The development of new agents with activity against MDR gram-negative pathogens has accelerated over the last years and now provides (or will soon provide) new therapeutic options for clinicians. These new drugs include several beta-lactam/beta-lactamase inhibitors combinations (ceftazidime/avibactam, ceftolozane/tazobactam, imipenem/ciliastatin/relebactam, meropenem/vaborbactam and aztreonam/avibactam; other novel drugs active against MDR gram-negative in the pipeline and at an advancd stage of clinical development and belonging to other classes of antimicrobials also comprise eravacycline (tetracycline), plazomicin (aminoglycosides) as well as newer cephalosporin substrates such as cefiderocol, a siderophore cephalosporin with a catechol side chain).

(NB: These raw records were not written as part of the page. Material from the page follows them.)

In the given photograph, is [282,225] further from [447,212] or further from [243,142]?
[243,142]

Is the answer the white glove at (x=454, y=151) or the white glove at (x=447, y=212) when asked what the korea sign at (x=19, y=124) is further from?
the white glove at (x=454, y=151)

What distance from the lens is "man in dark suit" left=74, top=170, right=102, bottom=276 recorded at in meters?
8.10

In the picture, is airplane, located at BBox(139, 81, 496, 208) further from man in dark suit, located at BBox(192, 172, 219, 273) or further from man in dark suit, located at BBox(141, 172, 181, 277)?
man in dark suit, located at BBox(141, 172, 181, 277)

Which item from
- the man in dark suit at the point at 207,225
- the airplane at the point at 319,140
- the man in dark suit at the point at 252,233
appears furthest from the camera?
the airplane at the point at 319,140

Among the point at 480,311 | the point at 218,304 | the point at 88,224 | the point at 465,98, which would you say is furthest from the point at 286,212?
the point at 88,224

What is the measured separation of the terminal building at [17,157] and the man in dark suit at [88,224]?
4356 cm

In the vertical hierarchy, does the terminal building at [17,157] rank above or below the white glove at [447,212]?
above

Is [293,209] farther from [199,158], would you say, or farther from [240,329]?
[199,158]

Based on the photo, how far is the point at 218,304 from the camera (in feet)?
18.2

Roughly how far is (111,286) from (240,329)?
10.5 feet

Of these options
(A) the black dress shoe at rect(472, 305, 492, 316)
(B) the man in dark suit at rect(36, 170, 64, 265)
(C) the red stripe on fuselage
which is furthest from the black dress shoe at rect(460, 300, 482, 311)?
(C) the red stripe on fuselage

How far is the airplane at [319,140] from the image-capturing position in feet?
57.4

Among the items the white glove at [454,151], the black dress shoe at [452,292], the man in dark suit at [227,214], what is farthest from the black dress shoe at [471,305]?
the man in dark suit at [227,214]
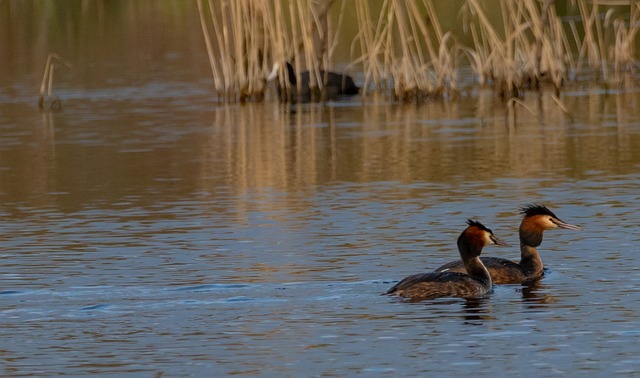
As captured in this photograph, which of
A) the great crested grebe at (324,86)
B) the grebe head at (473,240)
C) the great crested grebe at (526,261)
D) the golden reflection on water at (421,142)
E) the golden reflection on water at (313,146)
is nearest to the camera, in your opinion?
the grebe head at (473,240)

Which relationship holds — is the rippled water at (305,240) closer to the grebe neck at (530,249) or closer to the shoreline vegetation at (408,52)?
the grebe neck at (530,249)

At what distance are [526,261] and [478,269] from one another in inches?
34.7

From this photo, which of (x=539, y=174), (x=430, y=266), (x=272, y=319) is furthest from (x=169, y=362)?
(x=539, y=174)

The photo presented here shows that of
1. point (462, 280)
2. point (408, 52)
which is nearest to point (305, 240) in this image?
point (462, 280)

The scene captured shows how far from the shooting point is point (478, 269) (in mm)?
12078

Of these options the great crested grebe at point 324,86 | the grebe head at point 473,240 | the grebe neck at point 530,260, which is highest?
the great crested grebe at point 324,86

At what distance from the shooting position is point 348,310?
11102mm

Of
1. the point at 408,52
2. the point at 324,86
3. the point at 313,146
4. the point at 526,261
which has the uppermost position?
the point at 408,52

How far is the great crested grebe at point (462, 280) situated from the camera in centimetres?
1140

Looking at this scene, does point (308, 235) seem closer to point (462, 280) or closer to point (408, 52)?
point (462, 280)

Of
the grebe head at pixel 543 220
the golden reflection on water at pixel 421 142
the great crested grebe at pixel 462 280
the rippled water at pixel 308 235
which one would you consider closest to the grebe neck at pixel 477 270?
the great crested grebe at pixel 462 280

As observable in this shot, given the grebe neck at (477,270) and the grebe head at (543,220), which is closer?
the grebe neck at (477,270)

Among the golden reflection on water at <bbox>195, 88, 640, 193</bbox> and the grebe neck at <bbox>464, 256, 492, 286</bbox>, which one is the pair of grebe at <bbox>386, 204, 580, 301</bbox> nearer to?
the grebe neck at <bbox>464, 256, 492, 286</bbox>

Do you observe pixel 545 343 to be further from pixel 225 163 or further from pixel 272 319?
pixel 225 163
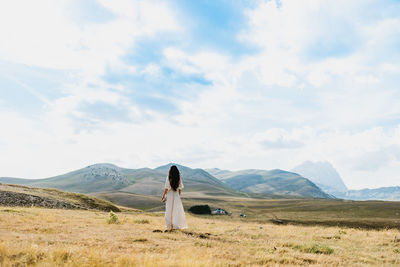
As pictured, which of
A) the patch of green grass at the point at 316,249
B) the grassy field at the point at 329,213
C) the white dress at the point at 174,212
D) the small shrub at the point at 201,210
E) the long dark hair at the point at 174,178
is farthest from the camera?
the small shrub at the point at 201,210

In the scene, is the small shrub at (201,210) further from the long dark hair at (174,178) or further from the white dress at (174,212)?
the long dark hair at (174,178)

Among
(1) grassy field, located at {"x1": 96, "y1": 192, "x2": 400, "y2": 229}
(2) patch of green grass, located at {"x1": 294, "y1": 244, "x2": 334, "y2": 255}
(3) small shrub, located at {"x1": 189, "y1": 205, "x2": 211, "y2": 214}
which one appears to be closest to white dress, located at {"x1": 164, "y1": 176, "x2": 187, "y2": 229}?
(2) patch of green grass, located at {"x1": 294, "y1": 244, "x2": 334, "y2": 255}

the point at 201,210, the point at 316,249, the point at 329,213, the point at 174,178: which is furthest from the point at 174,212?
the point at 329,213

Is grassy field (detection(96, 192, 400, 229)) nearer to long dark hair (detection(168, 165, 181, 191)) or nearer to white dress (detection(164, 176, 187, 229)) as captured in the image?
white dress (detection(164, 176, 187, 229))

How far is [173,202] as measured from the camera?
15.3m

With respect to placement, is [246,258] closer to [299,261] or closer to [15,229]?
[299,261]

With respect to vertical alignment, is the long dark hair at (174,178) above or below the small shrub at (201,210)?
above

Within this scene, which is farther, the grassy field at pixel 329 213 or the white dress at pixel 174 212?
the grassy field at pixel 329 213

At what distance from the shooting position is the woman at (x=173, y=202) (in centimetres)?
1509

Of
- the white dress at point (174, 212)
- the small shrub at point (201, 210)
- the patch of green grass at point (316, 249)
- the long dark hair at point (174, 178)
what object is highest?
the long dark hair at point (174, 178)

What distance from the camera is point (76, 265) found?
686 centimetres

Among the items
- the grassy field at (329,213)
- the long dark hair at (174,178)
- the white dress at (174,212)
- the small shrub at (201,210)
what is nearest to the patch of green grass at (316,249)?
the white dress at (174,212)

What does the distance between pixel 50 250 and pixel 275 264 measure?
5.91m

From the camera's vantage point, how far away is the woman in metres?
15.1
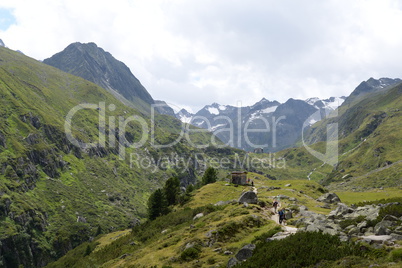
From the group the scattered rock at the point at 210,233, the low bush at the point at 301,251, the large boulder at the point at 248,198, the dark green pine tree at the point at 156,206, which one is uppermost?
the low bush at the point at 301,251

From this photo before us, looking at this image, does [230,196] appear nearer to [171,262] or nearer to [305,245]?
[171,262]

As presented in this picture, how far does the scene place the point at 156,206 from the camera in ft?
269

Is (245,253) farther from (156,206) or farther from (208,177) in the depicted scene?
(208,177)

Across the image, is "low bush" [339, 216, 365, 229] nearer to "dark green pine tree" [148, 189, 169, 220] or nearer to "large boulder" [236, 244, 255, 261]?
"large boulder" [236, 244, 255, 261]

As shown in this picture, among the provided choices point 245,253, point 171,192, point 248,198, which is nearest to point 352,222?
point 245,253

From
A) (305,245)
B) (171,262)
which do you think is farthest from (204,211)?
(305,245)

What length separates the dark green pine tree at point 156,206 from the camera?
81.5 metres

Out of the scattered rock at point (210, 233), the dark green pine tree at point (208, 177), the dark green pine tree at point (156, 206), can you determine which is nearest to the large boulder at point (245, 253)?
the scattered rock at point (210, 233)

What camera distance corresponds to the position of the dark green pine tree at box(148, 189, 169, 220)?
81500mm

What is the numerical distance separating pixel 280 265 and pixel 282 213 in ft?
62.3

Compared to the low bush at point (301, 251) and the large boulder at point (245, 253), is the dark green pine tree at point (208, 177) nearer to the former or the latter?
the large boulder at point (245, 253)

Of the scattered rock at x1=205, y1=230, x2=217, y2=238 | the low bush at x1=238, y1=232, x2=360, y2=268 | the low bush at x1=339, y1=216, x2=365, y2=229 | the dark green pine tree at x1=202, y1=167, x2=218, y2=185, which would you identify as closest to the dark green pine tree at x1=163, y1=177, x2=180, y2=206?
the dark green pine tree at x1=202, y1=167, x2=218, y2=185

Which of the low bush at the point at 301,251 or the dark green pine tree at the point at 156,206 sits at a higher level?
the low bush at the point at 301,251

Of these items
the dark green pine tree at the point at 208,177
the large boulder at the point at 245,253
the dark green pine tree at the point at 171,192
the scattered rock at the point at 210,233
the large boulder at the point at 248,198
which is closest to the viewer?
the large boulder at the point at 245,253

Among the newer drugs in pipeline, two drugs (namely, ceftolozane/tazobactam (Zerbaxa) and ceftazidime/avibactam (Avycaz, Zavicefta)) have been approved by the FDA in 2015 and by the EMEA in 2016. The other drugs are in various phases of trials and some of them have reached or are closed to FDA approval in the US. Both ceftazidime/avibactam and ceftolozane/tazobactam mark the first combination of cephalosporins with beta-lactamase inhibitors. The two approved cephalosporin/beta-lactamase inhibitors combinations are bactericidal drugs (time-dependent killing) that inhibit bacterial cell wall synthesis by binding to penicillin-binding proteins. The major difference between these two drugs is their spectrum of bactericidal action. Ceftolozane/tabobactam acts on gram-negative bacteria (ESBL producing Enterobacteriaceae and P. aeruginosa) some anaerobes, and some gram-positive bacteria but does not act on any carbapenemases (i.e not active against CRE), while ceftazidime/avibactam has action only against gram-negative bacteria (Enterobacteriaceae and P. aeruginosa) and is the first cephalosporin/beta-lactam inhibitor combination having action against carbapenemases (mostly class A (e.g. KPC) and some class D (e.g. OXA-48) but not against any class B metallo-b-lactamases. Cefiderocol and ceftazidime/avibactam/aztreonam (while waiting for the aztronam/avibactam combination foreseen for 2020-2021) are promising options for metallo-b-lactamases and possibly also for multidrug-resistant P. aeruginosa, but definitive data showing clinical efficacy are as yet lacking. Reports of the development of resistance early after the release and use of new agents (as has already been observed for ceftazidime/avibactam) is of concern. Orally administered options and agents effective against Acinetobacter baumannii are underrepresented in clinical development. Time only will tell whether the newest approved antimicrobials as well as the other agents under development for Gram-negative infections will help to preserve or even enhance our existing armamentarium.